For files opened with the
trunc=yes
amparm specified or defaulted,
afflush
truncates the file at the current file position; that is, all
characters after the current position are erased. If this behavior is not
desired, a nonzero
toeof
argument can be
specified to position to the end of file, thereby avoiding truncation.
For nondisk files, such as the terminal,
afflush
is treated the same as
fflush
,
preceded by positioning at the end of the file if the
toeof
argument is nonzero.
The
afflush
function
fails if the last file operation was a read. On completion of
afflush
, the next operation can be either a read or a write.
RETURN VALUE |
The
afflush
function returns 0 or
EOF
if an
error occurs.

__TASK BRIEF__: Decide whether each statement agrees with the afflush description above, answering yes or no and quoting the deciding words: (a) For files opened with trunc=yes, afflush erases all characters after the current position. (b) afflush succeeds when the last file operation was a read. (c) After afflush completes, only a write may follow.

__DATA PROVIDED__:
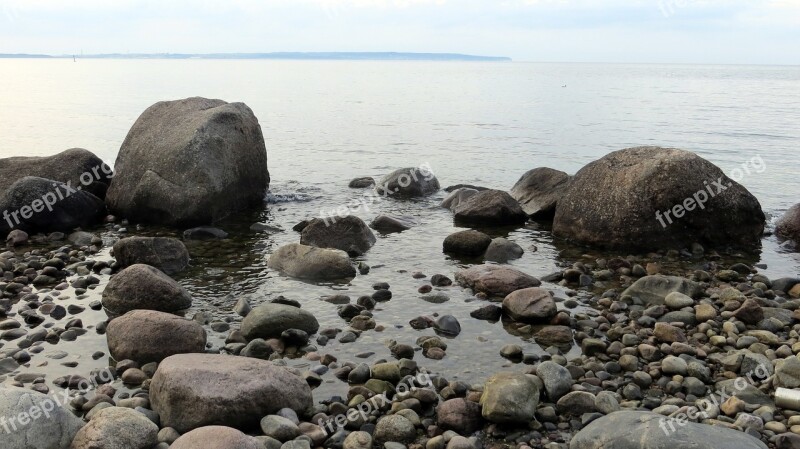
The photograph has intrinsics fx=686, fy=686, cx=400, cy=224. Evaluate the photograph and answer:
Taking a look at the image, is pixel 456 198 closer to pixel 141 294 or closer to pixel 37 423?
pixel 141 294

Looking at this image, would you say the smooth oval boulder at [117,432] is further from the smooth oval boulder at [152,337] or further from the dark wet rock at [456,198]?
the dark wet rock at [456,198]

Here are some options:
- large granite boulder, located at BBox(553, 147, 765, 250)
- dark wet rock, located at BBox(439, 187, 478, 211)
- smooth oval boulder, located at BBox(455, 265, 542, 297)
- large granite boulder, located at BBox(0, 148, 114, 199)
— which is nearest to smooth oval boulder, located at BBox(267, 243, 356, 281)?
smooth oval boulder, located at BBox(455, 265, 542, 297)

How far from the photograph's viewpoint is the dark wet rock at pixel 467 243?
12.9m

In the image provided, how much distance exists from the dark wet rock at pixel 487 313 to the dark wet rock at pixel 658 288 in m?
2.17

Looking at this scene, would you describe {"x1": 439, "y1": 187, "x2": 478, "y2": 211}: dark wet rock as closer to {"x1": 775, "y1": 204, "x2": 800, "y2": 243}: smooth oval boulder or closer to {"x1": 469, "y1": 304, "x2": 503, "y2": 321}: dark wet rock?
{"x1": 775, "y1": 204, "x2": 800, "y2": 243}: smooth oval boulder

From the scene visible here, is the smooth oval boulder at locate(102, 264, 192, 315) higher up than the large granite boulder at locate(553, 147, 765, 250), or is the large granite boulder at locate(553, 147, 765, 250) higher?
the large granite boulder at locate(553, 147, 765, 250)

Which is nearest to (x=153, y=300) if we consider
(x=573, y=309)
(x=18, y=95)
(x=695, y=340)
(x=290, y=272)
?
(x=290, y=272)

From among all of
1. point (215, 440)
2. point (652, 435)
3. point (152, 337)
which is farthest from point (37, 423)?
point (652, 435)

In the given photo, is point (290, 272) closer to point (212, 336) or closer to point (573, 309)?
point (212, 336)

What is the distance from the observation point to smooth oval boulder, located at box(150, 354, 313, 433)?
646cm

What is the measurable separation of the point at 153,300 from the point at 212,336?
138 cm

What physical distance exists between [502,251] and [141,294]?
20.9 feet

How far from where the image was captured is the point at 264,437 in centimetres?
623

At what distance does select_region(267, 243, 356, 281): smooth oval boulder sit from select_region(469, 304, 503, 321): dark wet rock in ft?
8.75
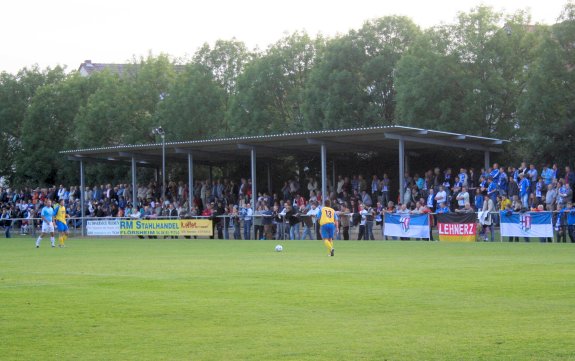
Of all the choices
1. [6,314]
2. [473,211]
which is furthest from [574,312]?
[473,211]

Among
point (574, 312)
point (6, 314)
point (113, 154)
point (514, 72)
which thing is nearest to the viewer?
point (574, 312)

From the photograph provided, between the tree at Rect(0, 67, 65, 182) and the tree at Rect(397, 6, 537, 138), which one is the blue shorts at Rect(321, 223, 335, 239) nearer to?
the tree at Rect(397, 6, 537, 138)

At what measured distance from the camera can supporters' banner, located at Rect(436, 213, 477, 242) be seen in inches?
1438

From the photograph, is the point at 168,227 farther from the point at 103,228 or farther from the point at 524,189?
the point at 524,189

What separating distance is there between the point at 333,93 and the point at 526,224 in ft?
74.5

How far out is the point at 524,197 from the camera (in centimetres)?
3750

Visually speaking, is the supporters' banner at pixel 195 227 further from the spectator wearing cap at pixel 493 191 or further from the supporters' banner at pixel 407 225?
the spectator wearing cap at pixel 493 191

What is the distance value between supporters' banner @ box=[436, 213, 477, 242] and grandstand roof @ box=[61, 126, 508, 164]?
438 centimetres

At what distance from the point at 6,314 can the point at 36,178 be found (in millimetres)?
63208

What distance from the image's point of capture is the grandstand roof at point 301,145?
4225 cm

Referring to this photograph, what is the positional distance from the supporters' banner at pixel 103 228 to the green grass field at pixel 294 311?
1131 inches

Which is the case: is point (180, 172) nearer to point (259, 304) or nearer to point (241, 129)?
point (241, 129)

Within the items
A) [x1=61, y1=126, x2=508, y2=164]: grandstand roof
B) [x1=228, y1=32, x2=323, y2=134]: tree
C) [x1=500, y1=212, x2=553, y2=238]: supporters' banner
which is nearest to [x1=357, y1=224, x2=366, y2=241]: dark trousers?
[x1=61, y1=126, x2=508, y2=164]: grandstand roof

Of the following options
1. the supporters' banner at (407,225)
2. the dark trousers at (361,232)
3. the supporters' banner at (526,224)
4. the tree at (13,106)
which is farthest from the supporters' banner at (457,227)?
the tree at (13,106)
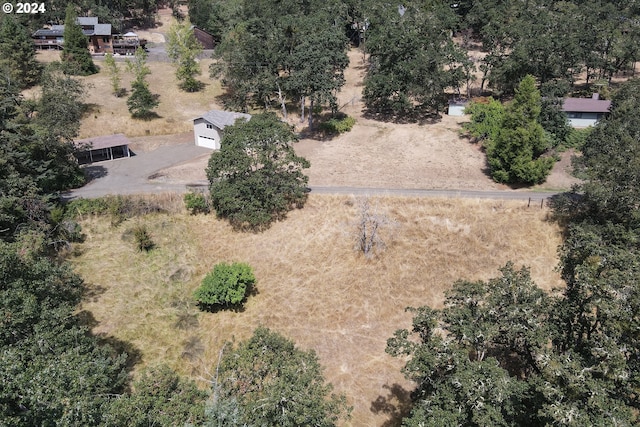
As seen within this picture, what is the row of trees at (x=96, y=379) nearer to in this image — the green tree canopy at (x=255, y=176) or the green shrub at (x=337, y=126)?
the green tree canopy at (x=255, y=176)

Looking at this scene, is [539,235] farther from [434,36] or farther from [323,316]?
[434,36]

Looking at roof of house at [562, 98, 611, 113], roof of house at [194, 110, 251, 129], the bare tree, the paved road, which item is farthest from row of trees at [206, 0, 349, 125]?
roof of house at [562, 98, 611, 113]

__THE REPLY__:
(a) Yes: "all characters after the current position are erased"
(b) No: "fails if the last file operation was a read"
(c) No: "the next operation can be either a read or a write"